Ils n’allaient jamais assez haut, jamais assez vite pour elle. Elle remplaça rapidement les encouragements par des reproches puis bientôt des insultes, mettant même en doute ses compétences de marin tout autant que sa virilité.

            Elle voulait avoir du sport. Elle allait en avoir !
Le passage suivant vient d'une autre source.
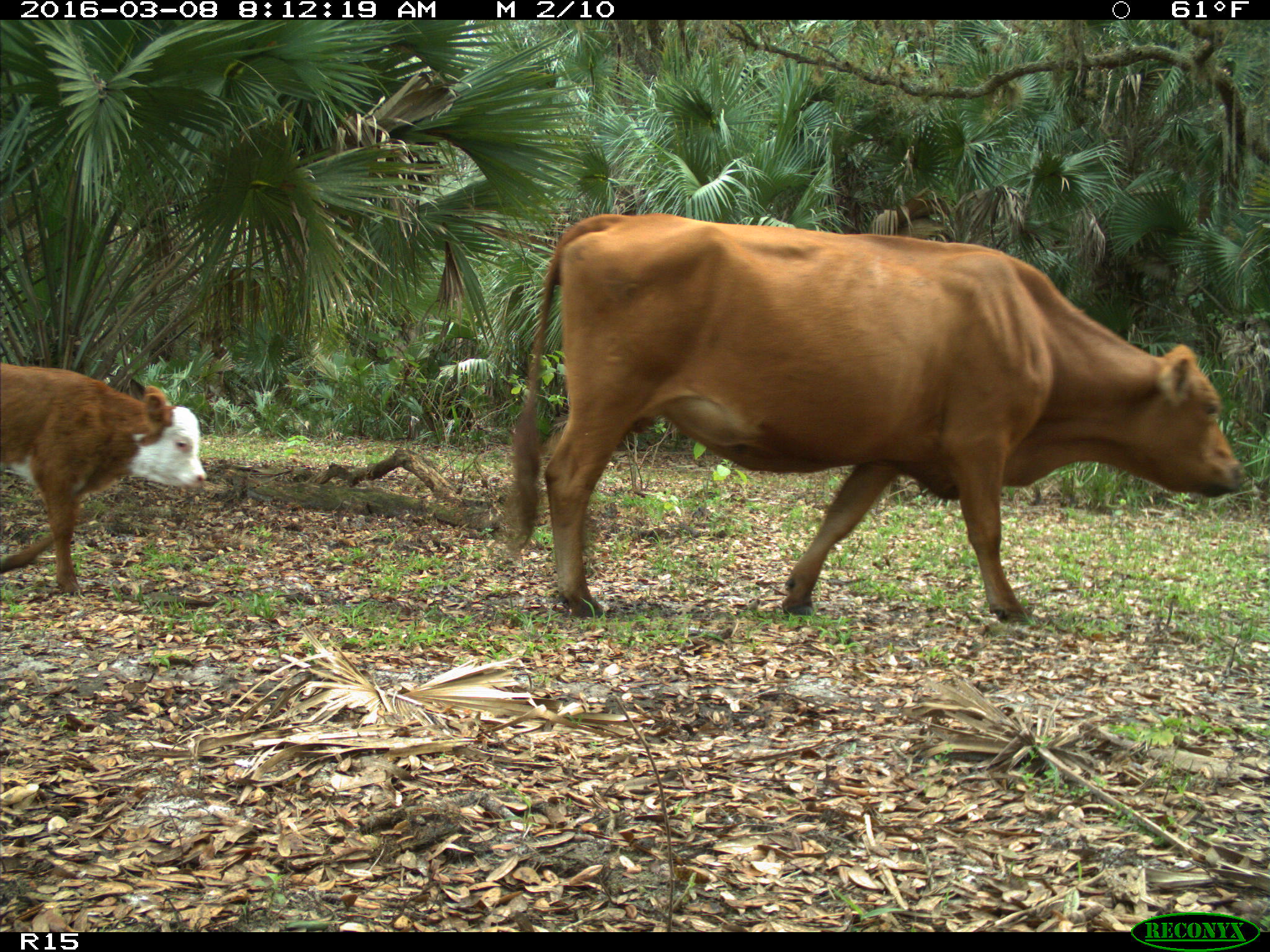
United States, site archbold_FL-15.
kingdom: Animalia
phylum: Chordata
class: Mammalia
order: Artiodactyla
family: Bovidae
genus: Bos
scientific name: Bos taurus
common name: domestic cow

Il mit le cap sur le large, où le vent était plus établi et la mer davantage formée. Pendant près d’une heure, il lui fit la démonstration de ses talents de barreur et de son sens de la navigation, toujours à la limite de la rupture, jusqu’à ce qu’elle lui demande enfin, puis le supplie, d’arrêter.

Il n’en fit rien.

Entre deux vagues et deux séances de glisse sur une coque, elle trouva encore la force de l’insulter à nouveau, lui intimant l’ordre de rentrer à l’hôtel ou même de la déposer sur le premier atoll venu.

Sans plus de succès.

            Une vague plus forte que les autres se profila à l’horizon. Il engagea sciemment le catamaran dans son creux, à pleine allure. Le bateau ne résista pas et se retourna presque immédiatement. La passagère se retrouva à l’eau, coincée sous la grand voile alors que le barreur fut éjecté à plusieurs mètres de distance. Relié au bateau par un solide filin de sécurité, il n’eut aucun mal à regagner l’embarcation chavirée, dont le mat brisé n’était plus retenu que par ses haubans.
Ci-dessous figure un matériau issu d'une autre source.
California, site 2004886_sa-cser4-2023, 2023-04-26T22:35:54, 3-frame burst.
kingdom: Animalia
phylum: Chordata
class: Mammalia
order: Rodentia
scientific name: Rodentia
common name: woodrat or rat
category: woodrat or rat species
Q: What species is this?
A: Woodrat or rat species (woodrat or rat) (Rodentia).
Une fois parvenu à grimper sur la coque renversée, il entendit la jeune femme se débattre sous la voile qui formait comme une chape pesante et infranchissable. Elle appelait à l’aide, criait, donnait coups de tête et coups de poings contre la solide toile pour tenter de s’en échapper. En pure perte ; le manque de pratique et de lucidité l’empêchant de plonger pour passer sous le bateau et ressortir à l’air libre.
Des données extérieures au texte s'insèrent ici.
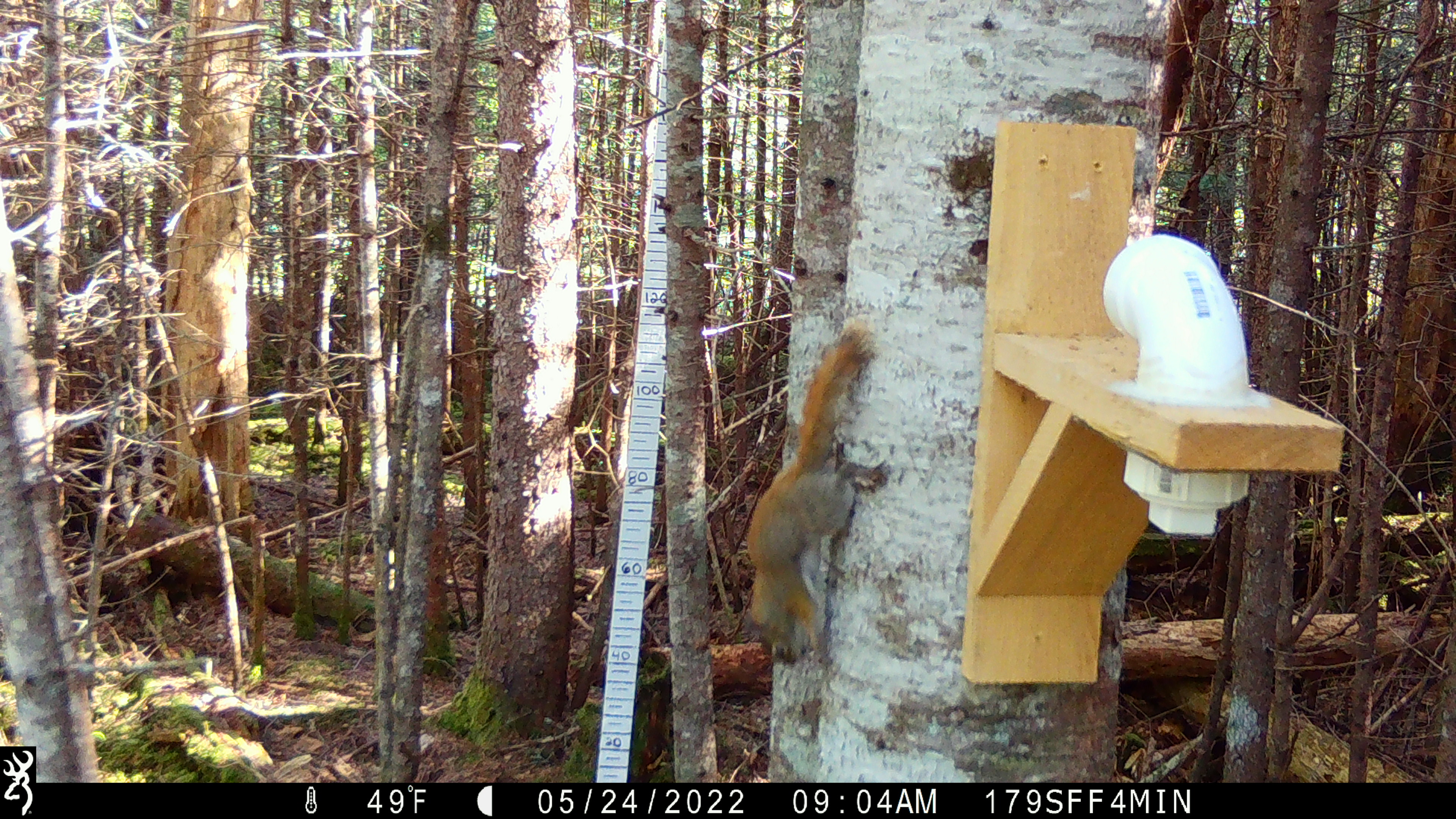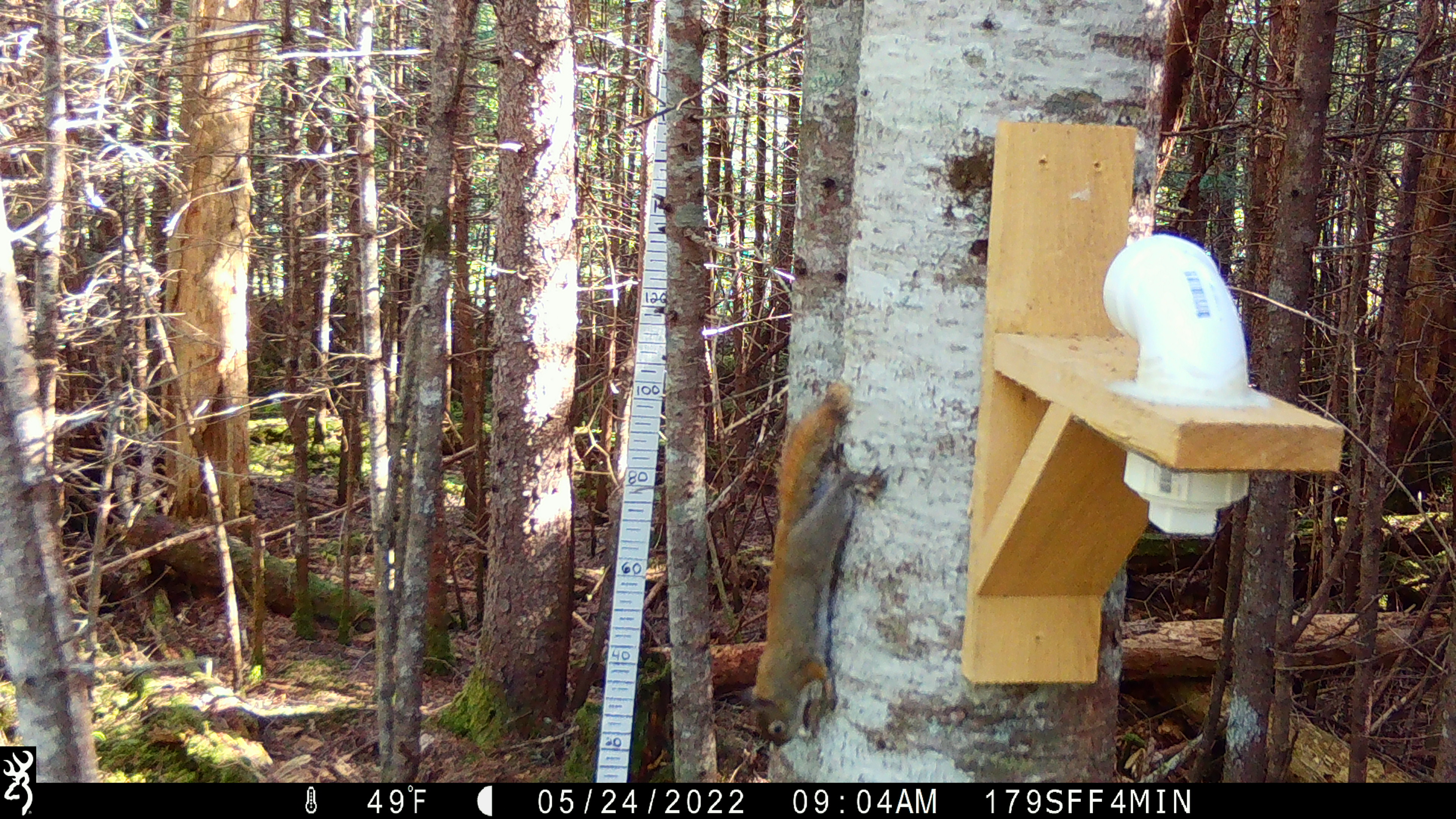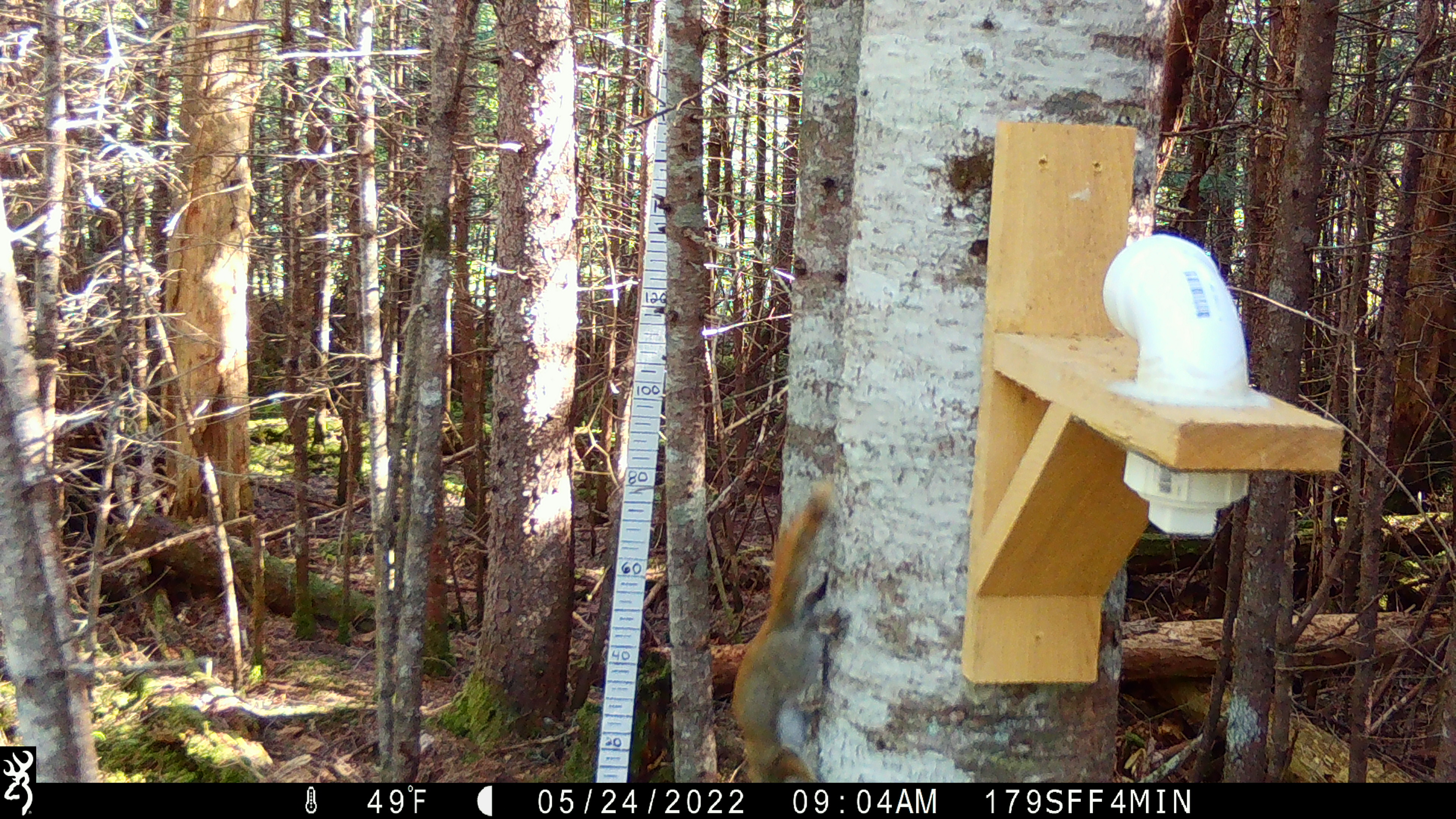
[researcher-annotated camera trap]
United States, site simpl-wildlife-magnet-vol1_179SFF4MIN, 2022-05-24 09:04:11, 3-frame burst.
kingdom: Animalia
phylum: Chordata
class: Mammalia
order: Rodentia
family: Sciuridae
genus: Tamiasciurus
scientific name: Tamiasciurus hudsonicus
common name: red squirrel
Il la regarda se débattre, sans esquisser le moindre mouvement pour se porter à son secours. Il lui aurait pourtant été fort simple de plonger sous la coque, la rejoindre et la ramener avec lui.

Elle ne tardera pas à s’étouffer et à se noyer, songea t-il. Ce n’est pas très résistant ces petites choses-là. Ça râle, ça crie, ça hurle, mais ça ne résiste pas au premier chavirage venu.

Les faits lui donnèrent rapidement raison.

            En larmes et entre deux crises de nerfs, il n’aurait pas de mal à convaincre les sauveteurs que dans l’accident, il avait été presque assommé par la baume et n’avaient dû son salut qu’au fait d’avoir pu seulement s’agripper à l’une des coques. Il n’avait pas pu lui porter secours, c’était bien évident. Ce serait donc un terrible accident, un drame de la mer, comme il en arrive hélas trop souvent aux jeunes couples amoureux et inconscients.

            Il ne remercierait jamais assez la famille et amis de sa femme de leur avoir offert ce magnifique voyage de noces.